EXTRAIT CHOISI:
|---|

Avant d'examiner les résultats particuliers du sondage, il convient de mentionner, avec Stephen Schwartz, du Center for Islamic Pluralism (Centre pour le pluralisme islamique), que «l'islam canadien est plus modéré, plus diversifié et plus ouvert au débat que l'islam américain ou même l'islam britannique. » Pourquoi est-ce ainsi? Ceci est dû principalement à la nature de l'immigration musulmane, qui a inclus de façon visible Qadiri et ce genre de soufis, des musulmans traditionalistes, des musulmans hétérodoxes d'Afrique sub-saharienne, et des laïcs de la Tunisie et de l'Algérie. Schwartz conclut sur une note positive: «Nous devrions être heureux que le Canada soit différent, et offre un lieu où la raison musulmane est appréciée, plutôt que rejetée. »
Les résultats du sondage: Les résultats du sondage confirment cette différence canadienne, caractérisée par une attitude plus positive envers le pays d'accueil que celle que l'on retrouve chez d'autres populations musulmanes de l'Occident. Les scores très élevés de satisfaction témoignée au gouvernement du Canada, comparables à ceux de la population en général, offre une base pour ce qui suit, tout comme le fait que les musulmans canadiens généralement rejettent la notion du Canada comme un pays raciste.
Un aspect de l'islam au Canada: la couverture du livre d'Irshad Manji. |
Les questions spécifiques sur les attraits et les aversions révèlent une meilleure appréciation pour les valeurs générales (la démocratie et la liberté) que pour les situations personnelles (recherche d'emploi). J'ai trouvé particulièrement encourageant le fait que les musulmans canadiens comprennent la démocratie pas seulement comme un système pour choisir les dirigeants, mais comme un état d'esprit et un style de vie permettant à un individu d'avoir l'autonomie de penser et d'agir en toute liberté, pour développer ses propres opinions, et se retirer complètement de la politique.
Trouver un emploi se détache comme étant une question clé dans l'enquête de l'Institut Macdonald-Laurier. Pour comprendre l'inquiétude, imaginez que vous devez postuler pour un emploi avec le nom de Mohammed ou de Fatima; les employeurs non musulmans sont réticents pour embaucher du personnel musulman pour des raisons allant du terrorisme, à des demandes de privilèges spéciaux, à des craintes d'un litige juridique. D'une part, les non musulmans ont besoin d'apprendre à gérer leurs propres préjugés, mais d'autre part, les musulmans doivent reconnaître les problèmes qu'ils ont causés et les aborder sérieusement et de façon constructive.

|---|

MATÉRIEL:
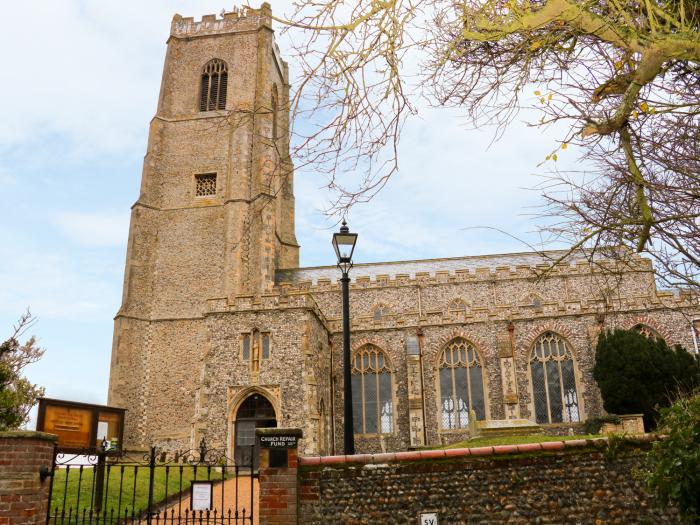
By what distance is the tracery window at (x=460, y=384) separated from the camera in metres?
22.8

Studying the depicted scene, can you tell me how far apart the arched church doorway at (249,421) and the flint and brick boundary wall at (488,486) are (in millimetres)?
12917

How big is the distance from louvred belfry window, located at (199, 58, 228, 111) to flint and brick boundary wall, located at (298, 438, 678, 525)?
27071 millimetres

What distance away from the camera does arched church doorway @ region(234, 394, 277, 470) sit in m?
20.1

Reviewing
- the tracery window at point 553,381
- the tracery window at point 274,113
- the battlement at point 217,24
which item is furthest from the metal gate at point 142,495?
the battlement at point 217,24

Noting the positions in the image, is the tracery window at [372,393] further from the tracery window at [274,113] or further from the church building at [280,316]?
the tracery window at [274,113]

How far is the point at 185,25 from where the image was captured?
1341 inches

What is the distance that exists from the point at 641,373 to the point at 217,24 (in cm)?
2664

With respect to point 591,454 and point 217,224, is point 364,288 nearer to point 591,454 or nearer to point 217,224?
point 217,224

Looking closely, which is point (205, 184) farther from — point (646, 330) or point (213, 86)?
point (646, 330)

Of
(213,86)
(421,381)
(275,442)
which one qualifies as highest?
(213,86)

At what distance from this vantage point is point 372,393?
77.9 ft

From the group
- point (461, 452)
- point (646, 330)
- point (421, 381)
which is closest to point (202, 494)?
point (461, 452)

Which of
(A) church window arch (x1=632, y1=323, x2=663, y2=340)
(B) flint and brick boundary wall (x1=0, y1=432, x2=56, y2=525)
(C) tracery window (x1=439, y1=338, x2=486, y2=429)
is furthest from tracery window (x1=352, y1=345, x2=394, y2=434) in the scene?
(B) flint and brick boundary wall (x1=0, y1=432, x2=56, y2=525)

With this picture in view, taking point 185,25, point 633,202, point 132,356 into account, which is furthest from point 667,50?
point 185,25
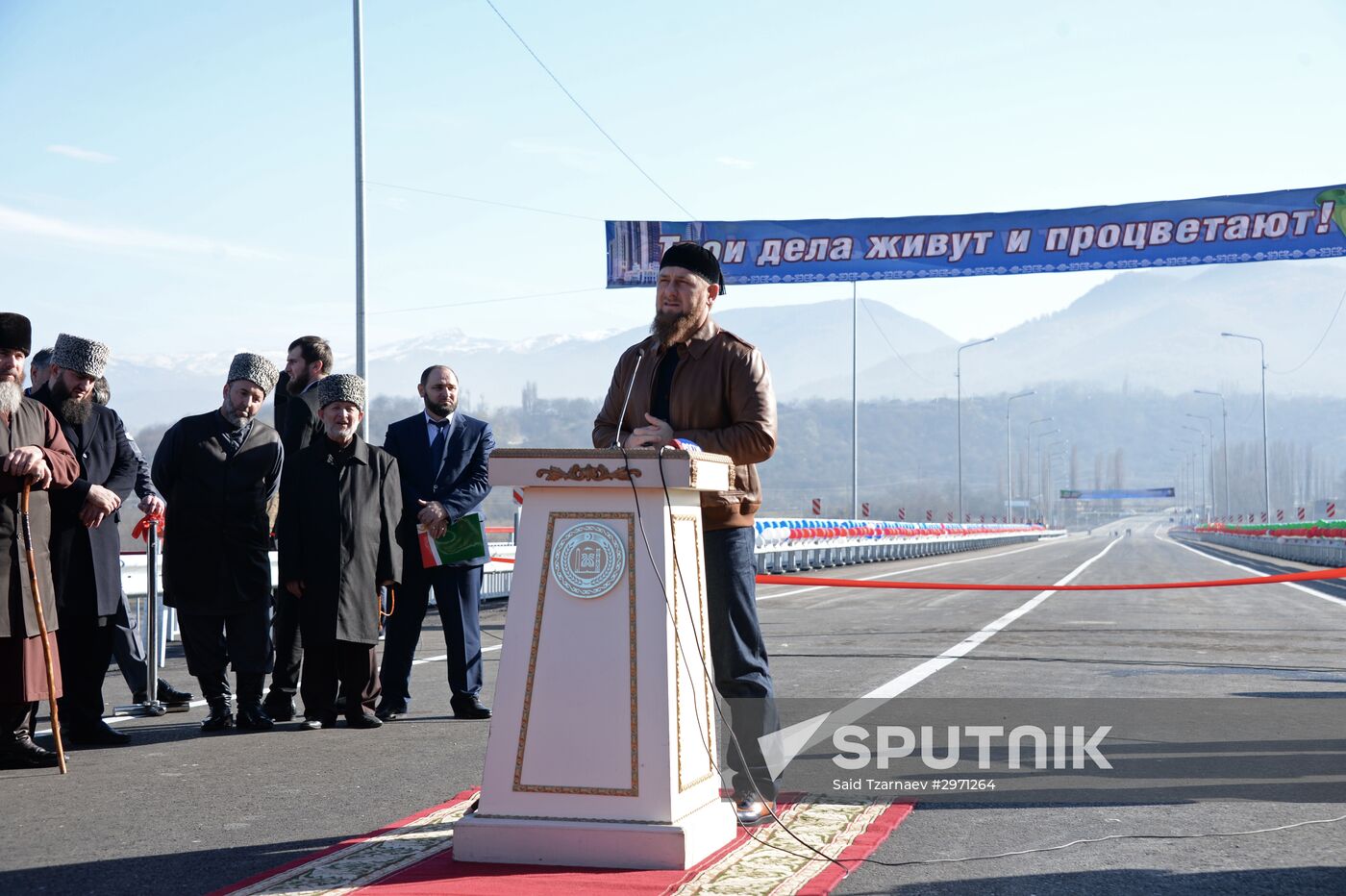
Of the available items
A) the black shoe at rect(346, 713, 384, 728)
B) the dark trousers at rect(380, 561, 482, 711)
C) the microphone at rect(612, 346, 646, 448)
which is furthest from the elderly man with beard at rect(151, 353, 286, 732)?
the microphone at rect(612, 346, 646, 448)

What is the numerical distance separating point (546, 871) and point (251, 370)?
423 cm

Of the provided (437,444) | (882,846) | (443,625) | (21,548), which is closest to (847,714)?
(443,625)

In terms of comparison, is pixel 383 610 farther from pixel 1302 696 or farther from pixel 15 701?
pixel 1302 696

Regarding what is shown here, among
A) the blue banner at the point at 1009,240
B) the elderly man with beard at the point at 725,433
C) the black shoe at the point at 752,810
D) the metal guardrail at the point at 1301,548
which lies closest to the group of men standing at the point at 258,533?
the elderly man with beard at the point at 725,433

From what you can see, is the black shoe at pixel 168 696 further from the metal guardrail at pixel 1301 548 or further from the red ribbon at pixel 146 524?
the metal guardrail at pixel 1301 548

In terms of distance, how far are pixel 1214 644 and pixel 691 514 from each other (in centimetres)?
991

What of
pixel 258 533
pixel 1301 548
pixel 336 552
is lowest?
pixel 1301 548

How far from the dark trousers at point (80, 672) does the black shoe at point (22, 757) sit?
25.7 inches

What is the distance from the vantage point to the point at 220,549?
762 centimetres

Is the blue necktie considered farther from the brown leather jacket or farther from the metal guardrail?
the metal guardrail

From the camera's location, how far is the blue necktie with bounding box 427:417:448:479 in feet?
27.2

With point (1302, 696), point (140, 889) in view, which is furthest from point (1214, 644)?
point (140, 889)

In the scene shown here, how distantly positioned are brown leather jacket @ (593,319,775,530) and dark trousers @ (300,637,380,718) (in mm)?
3278

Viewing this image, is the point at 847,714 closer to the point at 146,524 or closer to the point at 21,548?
the point at 21,548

|---|

CONSIGNE:
Selon l'extrait sur l'islam au Canada, quelle question se détache comme étant une question clé dans l'enquête de l'Institut Macdonald-Laurier ?

CORRIGÉ:
Trouver un emploi.